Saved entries

::::::

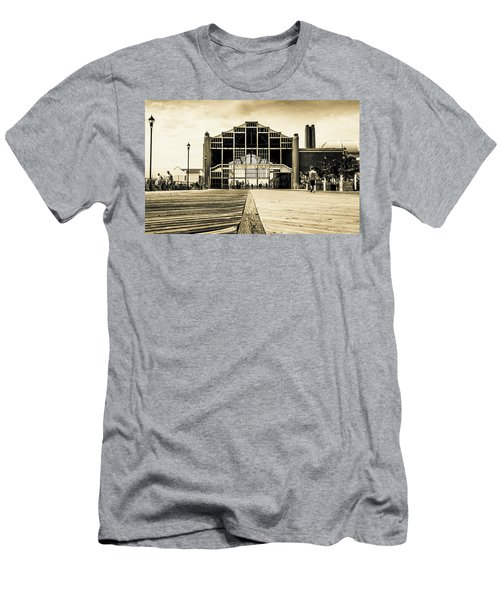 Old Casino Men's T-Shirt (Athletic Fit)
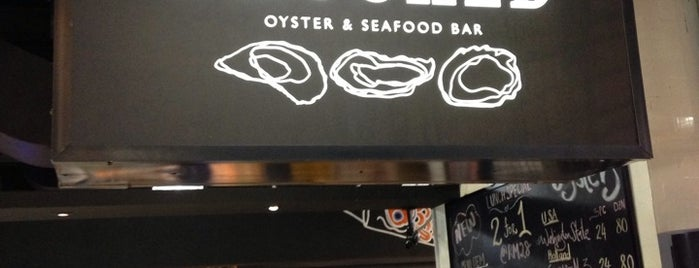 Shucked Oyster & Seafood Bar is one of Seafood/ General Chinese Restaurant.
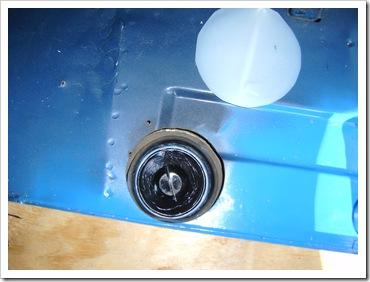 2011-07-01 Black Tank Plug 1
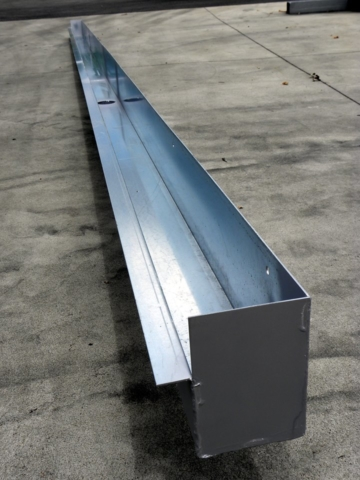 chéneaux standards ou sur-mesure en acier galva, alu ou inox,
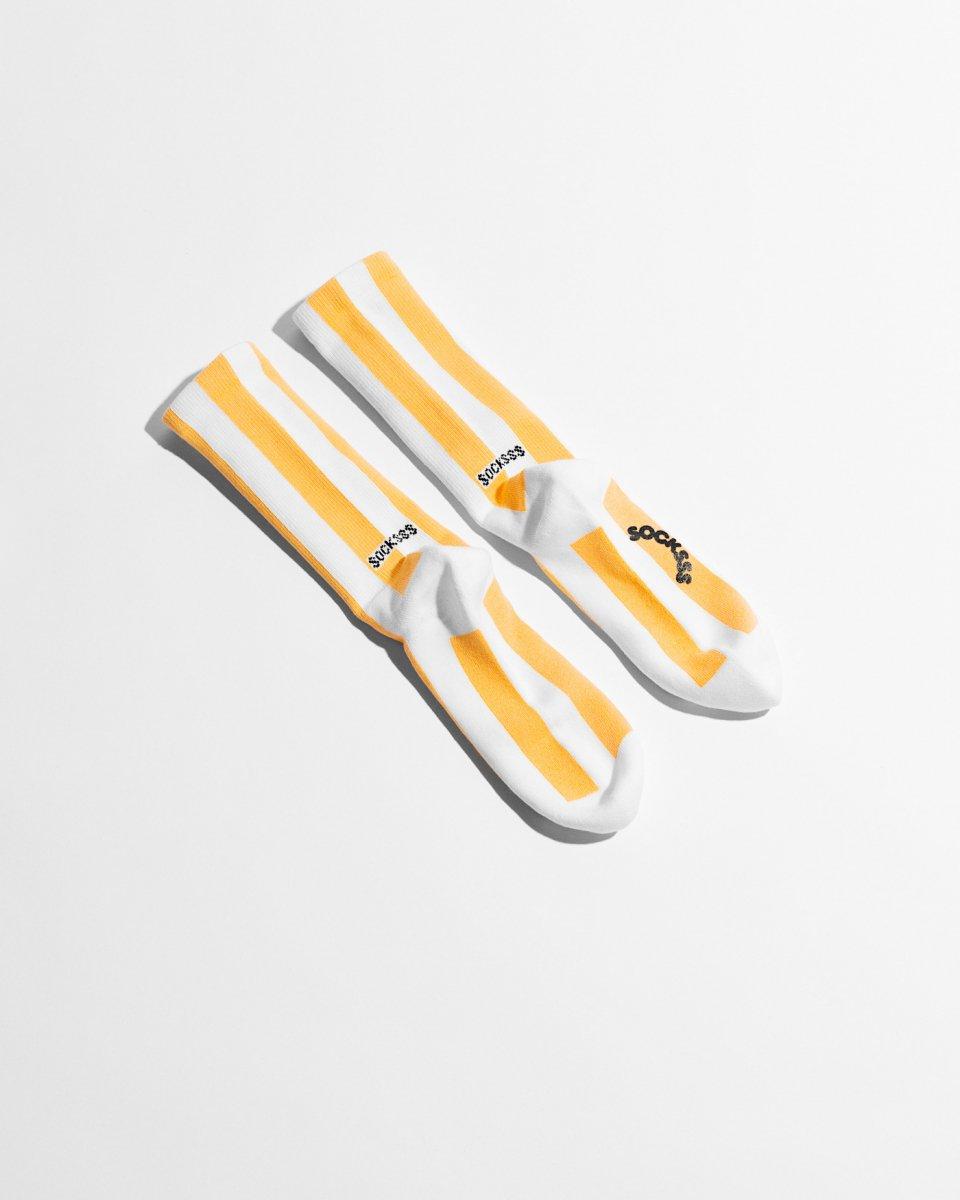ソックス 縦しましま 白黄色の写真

::::::

» EXERCISE DIRECTIONS
Before copying the data, remove the pictures. Then repeat the rest exactly.

» OUTPUT FOR THIS EXERCISE
 Old Casino Men's T-Shirt (Athletic Fit)
 Shucked Oyster & Seafood Bar is one of Seafood/ General Chinese Restaurant.
 2011-07-01 Black Tank Plug 1
 chéneaux standards ou sur-mesure en acier galva, alu ou inox,
ソックス 縦しましま 白黄色の写真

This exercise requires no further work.